[Saved entries]
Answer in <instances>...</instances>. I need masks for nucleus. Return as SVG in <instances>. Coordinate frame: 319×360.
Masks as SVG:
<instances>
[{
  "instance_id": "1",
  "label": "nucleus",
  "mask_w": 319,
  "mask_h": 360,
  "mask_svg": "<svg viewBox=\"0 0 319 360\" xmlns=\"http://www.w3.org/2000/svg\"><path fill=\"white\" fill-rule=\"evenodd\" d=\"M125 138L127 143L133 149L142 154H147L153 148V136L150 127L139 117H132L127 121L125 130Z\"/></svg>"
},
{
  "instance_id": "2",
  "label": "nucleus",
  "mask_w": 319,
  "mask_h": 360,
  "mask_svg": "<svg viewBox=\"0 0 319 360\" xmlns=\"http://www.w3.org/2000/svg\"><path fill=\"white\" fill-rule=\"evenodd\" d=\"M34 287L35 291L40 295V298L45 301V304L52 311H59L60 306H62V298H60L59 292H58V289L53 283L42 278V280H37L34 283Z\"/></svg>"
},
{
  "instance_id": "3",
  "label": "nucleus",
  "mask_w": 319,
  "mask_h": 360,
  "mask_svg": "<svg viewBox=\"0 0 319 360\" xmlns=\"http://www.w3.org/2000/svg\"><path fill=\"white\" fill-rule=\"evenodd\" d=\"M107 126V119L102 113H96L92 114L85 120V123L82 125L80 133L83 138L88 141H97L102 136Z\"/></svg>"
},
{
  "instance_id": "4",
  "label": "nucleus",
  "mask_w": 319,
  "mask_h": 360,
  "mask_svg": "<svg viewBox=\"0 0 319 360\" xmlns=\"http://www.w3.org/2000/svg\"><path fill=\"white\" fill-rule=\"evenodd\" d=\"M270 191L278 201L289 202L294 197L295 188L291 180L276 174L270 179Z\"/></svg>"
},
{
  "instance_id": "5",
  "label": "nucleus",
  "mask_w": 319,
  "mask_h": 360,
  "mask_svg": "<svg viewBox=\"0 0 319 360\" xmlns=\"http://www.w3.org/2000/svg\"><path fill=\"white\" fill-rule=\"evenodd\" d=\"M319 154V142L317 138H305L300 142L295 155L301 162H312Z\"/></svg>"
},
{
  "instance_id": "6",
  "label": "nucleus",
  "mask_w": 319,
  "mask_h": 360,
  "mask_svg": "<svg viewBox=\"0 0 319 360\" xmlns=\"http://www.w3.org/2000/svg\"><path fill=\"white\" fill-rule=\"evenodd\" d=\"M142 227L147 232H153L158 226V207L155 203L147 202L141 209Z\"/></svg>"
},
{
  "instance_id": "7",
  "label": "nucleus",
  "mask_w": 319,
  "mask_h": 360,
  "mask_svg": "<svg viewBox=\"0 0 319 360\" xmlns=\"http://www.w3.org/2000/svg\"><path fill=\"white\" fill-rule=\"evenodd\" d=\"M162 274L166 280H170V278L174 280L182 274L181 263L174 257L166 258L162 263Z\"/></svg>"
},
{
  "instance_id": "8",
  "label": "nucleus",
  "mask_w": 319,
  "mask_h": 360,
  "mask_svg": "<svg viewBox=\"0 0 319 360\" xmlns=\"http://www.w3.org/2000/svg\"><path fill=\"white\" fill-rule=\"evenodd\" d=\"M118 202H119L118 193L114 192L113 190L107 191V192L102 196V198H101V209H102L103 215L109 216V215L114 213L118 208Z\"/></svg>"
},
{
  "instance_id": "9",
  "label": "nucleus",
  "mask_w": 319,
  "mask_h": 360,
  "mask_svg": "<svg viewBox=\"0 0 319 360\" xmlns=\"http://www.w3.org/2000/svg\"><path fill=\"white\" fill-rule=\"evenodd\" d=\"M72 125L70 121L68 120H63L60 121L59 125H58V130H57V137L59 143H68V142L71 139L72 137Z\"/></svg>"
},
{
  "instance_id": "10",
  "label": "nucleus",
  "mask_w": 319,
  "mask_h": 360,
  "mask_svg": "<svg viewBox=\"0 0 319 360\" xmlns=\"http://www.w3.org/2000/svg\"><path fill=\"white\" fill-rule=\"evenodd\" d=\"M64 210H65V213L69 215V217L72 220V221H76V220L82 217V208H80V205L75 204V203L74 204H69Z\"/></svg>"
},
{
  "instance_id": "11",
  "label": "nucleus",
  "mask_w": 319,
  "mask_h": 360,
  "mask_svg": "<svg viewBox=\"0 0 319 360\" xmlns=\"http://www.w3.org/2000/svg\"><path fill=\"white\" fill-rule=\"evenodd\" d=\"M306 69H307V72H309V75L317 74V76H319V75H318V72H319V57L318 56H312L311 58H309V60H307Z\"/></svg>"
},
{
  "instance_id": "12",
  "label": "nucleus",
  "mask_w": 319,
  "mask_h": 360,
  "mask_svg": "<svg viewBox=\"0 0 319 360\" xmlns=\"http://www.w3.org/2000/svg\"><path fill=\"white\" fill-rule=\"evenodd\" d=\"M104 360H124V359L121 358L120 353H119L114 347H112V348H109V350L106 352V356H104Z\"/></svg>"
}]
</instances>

### Problem statement
Please pull out every line of the records above that contains the string "instances". Case matters.

### The completed task
Answer in <instances>...</instances>. I need masks for nucleus. Return as SVG in <instances>. Coordinate frame: 319×360.
<instances>
</instances>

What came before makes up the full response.